The school in Templin was closed in 1956, while the area was part of East Germany, and its buildings were used for other purposes until 1996. After that, they were left empty and fell into danger of decay.

In 2005, a new private school was refounded in Joachimsthal which took the name of the former school.
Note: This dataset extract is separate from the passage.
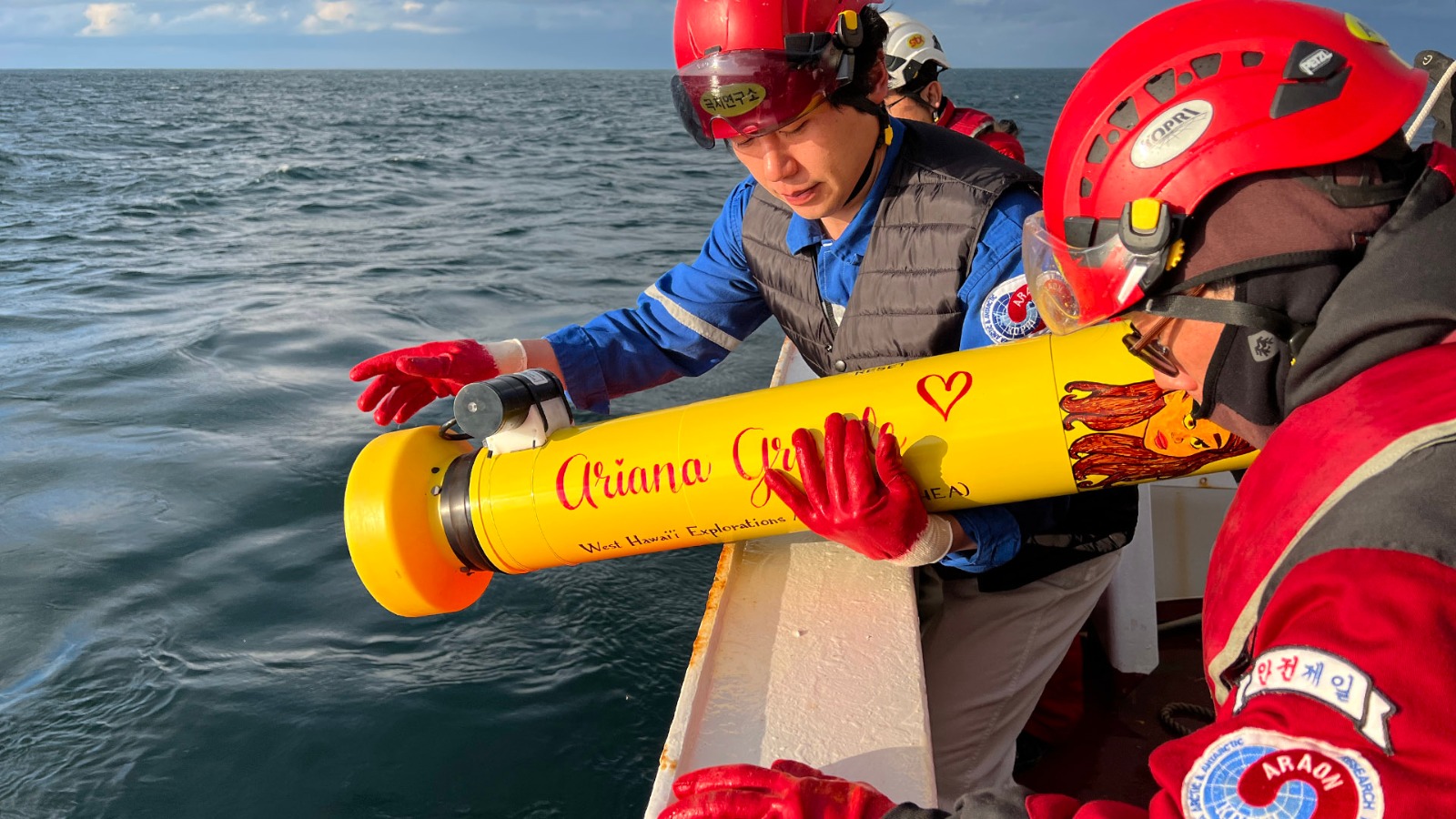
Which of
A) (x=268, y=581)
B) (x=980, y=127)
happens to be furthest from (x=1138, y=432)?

In 2013, the initiative Joachimsthalsches Gymnasium Templin was created, with the aim of converting the traditional school buildings at Templin into a new internationally oriented boarding school. On 6 December 2018, the Board of Governors of the European Schools, an NGO which has representatives of the Education Ministers of the EU Member States, decided to begin the accreditation process for a "European School Templin" (EST). Work on the renovation of the buildings is now under way, and the opening of the new school is planned for 2023.

==Notable Rectors==
- 1655–1660: Johannes Vorst
- 1816–1826: Bernhard Moritz Snethlage
- 1826–1856: August Meineke

==Former pupils==
- Johann Reinhold Forster (1729–1798), Calvinist pastor.
- Friedrich von Gentz (1764–1832), diplomat and writer.
- Johann Ernst Plamann (1771–1834), schoolmaster.
- Friedrich Ludwig Georg von Raumer (1781–1873), historian.
- Achim von Arnim (1781–1831), poet and novelist.
- Gottfried Bernhardy (1800–1875), philologist and literary historian.
- Wilhelm Paul Corssen (1820–1875), philologist.

==Notable teaching staff==
- Karl Gottlob Zumpt (1792–1849)
- Karl Wilhelm Krüger (1796–1874)
- Roger Wilmans (1812–1881)
- Rudolf Köpke (1813–1870)
- Philipp Karl Buttmann (1764–1829), taught at the school 1800–1808.